DIRECTIONS> Reproduce each of the records below word for word, keeping every character unchanged.
### DATA EXTRACTS
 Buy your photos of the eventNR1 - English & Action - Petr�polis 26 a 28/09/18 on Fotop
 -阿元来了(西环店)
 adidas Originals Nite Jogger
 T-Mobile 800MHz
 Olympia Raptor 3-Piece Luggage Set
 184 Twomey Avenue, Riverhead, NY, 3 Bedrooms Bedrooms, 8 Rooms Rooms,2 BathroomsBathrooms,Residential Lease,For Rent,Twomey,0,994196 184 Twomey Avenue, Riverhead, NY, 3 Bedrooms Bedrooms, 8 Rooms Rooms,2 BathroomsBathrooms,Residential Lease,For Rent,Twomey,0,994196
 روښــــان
######
WRITTEN RESPONSE>
 Buy your photos of the eventNR1 - English & Action - Petr�polis 26 a 28/09/18 on Fotop
 -阿元来了(西环店)
 adidas Originals Nite Jogger
 T-Mobile 800MHz
 Olympia Raptor 3-Piece Luggage Set
 184 Twomey Avenue, Riverhead, NY, 3 Bedrooms Bedrooms, 8 Rooms Rooms,2 BathroomsBathrooms,Residential Lease,For Rent,Twomey,0,994196 184 Twomey Avenue, Riverhead, NY, 3 Bedrooms Bedrooms, 8 Rooms Rooms,2 BathroomsBathrooms,Residential Lease,For Rent,Twomey,0,994196
 روښــــان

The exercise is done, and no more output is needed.